Skip to main content
Source

This page is generated from skills/eks-operation-review/references/workload-configuration.md. Edit the source, not this page.

Vendored skill

This skill is sourced from eks-operation-review, also maintained by the APEX team.

Workload Configuration

Purpose

Assess workload resilience: resource requests/limits, health probes, disruption budgets, image hygiene, and storage configuration.

Checks to Execute

5.1 — Resource Requests and Limits

What to check:

  • Running pods missing resource requests or limits
  • LimitRange resources in namespaces
  • ResourceQuota resources in namespaces
  • Recent OOMKilled events
  • Admission webhooks enforcing resources (Kyverno, Gatekeeper)

How to check:

  1. List pods (Running) across all namespaces → inspect spec.containers[].resources.requests and .limits
  2. Count pods with no requests vs total running pods → calculate percentage
  3. List LimitRange resources across all namespaces
  4. List ResourceQuota resources across all namespaces
  5. Get events with reason=OOMKilling (count occurrences — >5 in recent events = AMBER, >20 = RED)
  6. List ValidatingWebhookConfigurations and MutatingWebhookConfigurations

Rating:

  • 🟢 GREEN: >90% of pods have requests, LimitRange/ResourceQuota in place, admission enforcement
  • 🟡 AMBER: Most pods have requests but no enforcement mechanism, or frequent OOMKills
  • 🔴 RED: Majority of pods missing requests, no LimitRange, no enforcement
  • ⬜ UNKNOWN: Should not happen with live access

Key talking point: Without resource requests, the scheduler is flying blind. Don't set CPU limits equal to requests — causes unnecessary throttling.
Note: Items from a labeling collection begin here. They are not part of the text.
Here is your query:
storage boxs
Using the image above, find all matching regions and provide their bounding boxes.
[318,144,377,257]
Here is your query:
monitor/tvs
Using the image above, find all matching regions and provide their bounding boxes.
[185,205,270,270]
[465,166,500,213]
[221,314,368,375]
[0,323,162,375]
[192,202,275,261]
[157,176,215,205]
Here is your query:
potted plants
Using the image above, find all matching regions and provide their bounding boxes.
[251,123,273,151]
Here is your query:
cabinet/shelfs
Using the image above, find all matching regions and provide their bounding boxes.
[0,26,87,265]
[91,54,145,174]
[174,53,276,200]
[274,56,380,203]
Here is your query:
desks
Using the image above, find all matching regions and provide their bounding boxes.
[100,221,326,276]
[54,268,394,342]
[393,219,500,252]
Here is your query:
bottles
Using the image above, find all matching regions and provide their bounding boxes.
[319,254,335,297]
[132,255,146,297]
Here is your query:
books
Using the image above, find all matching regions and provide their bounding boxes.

5.2 — Health Probes Configured

What to check:

  • Deployments missing readiness probes
  • Deployments missing liveness probes
  • Deployments missing startup probes (important for slow-starting apps: JVM/Java, Kotlin, Scala, or apps with long initialization >10s)
  • Pods in CrashLoopBackOff (may indicate bad liveness probes)

How to check:

  1. List Deployments across all namespaces → inspect containers for readinessProbe, livenessProbe, startupProbe
  2. Count deployments missing each probe type
  3. List pods not in Running/Succeeded phase → check for CrashLoopBackOff

Rating:

  • 🟢 GREEN: >90% of deployments have readiness probes, startup probes on slow-starting apps
  • 🟡 AMBER: Readiness probes on most but not all, or no startup probes for JVM apps
  • 🔴 RED: Majority of deployments missing readiness probes
  • ⬜ UNKNOWN: Cannot determine if apps are slow-starting without more context

5.3 — Pod Disruption Budgets (PDBs)

What to check:

  • PDB resources and their settings
  • Multi-replica deployments without PDBs
  • PDBs with disruptionsAllowed=0 (blocks upgrades). If disruptionsAllowed=0 AND replicas=1, mark RED (single point of failure that also blocks node drains)
  • Single-replica deployments (inherently not disruption-safe)

How to check:

  1. List PodDisruptionBudgets across all namespaces → check minAvailable, maxUnavailable, disruptionsAllowed
  2. List Deployments with replicas > 1 → compare against PDB coverage
  3. List Deployments with replicas == 1

Rating:

  • 🟢 GREEN: PDBs on all multi-replica production deployments with reasonable settings
  • 🟡 AMBER: PDBs on some but not all, or some PDBs blocking disruptions
  • 🔴 RED: No PDBs at all, or critical workloads running single-replica
  • ⬜ UNKNOWN: Cannot determine which deployments are "production" vs "dev"

5.4 — Image Tag Hygiene

What to check:

  • Running pods using :latest tag or no tag
  • ECR repositories: tag immutability and scan-on-push settings
  • Image registries in use (ECR vs Docker Hub vs other)

How to check:

  1. List running pods → inspect container images for :latest or missing tag
  2. Use AWS API to describe ECR repositories → check imageTagMutability and imageScanningConfiguration
  3. Aggregate image registries from pod specs

Rating:

  • 🟢 GREEN: No :latest in production, ECR with tag immutability, scan-on-push enabled
  • 🟡 AMBER: Mostly versioned tags but some :latest, or ECR without immutability
  • 🔴 RED: :latest widely used, or images from untrusted public registries
  • ⬜ UNKNOWN: Cannot determine if tags are mutable without ECR access

5.5 — Persistent Volume & Stateful Workload Configuration

What to check:

  • StorageClasses: provisioner, reclaimPolicy, volumeBindingMode, gp2 vs gp3
  • PVCs and their status
  • CSI drivers installed
  • EBS CSI driver add-on status
  • VolumeSnapshotClasses (backup support)
  • StatefulSets
  • Deprecated in-tree volume plugin usage

How to check:

  1. List StorageClasses → check for gp3 default, Retain policy, WaitForFirstConsumer
  2. List PVCs across all namespaces
  3. List CSIDrivers
  4. Describe addon aws-ebs-csi-driver
  5. List VolumeSnapshotClasses. If 404/NotFound (CRD not installed) → no snapshot support configured, factor into rating. If 403/Forbidden → mark snapshot capability UNKNOWN.
  6. List StatefulSets across all namespaces
  7. List PersistentVolumes → check for spec.awsElasticBlockStore (deprecated in-tree)

Rating:

  • 🟢 GREEN: gp3, Retain policy, WaitForFirstConsumer, CSI driver managed, snapshots configured
  • 🟡 AMBER: gp2 still in use, or Delete policy on production volumes, or no snapshots
  • 🔴 RED: Deprecated in-tree plugin, Delete policy on databases, or no backup strategy
  • N/A: No stateful workloads on EKS
  • ⬜ UNKNOWN: Cannot determine if Delete policy is intentional (dev) vs accidental (prod)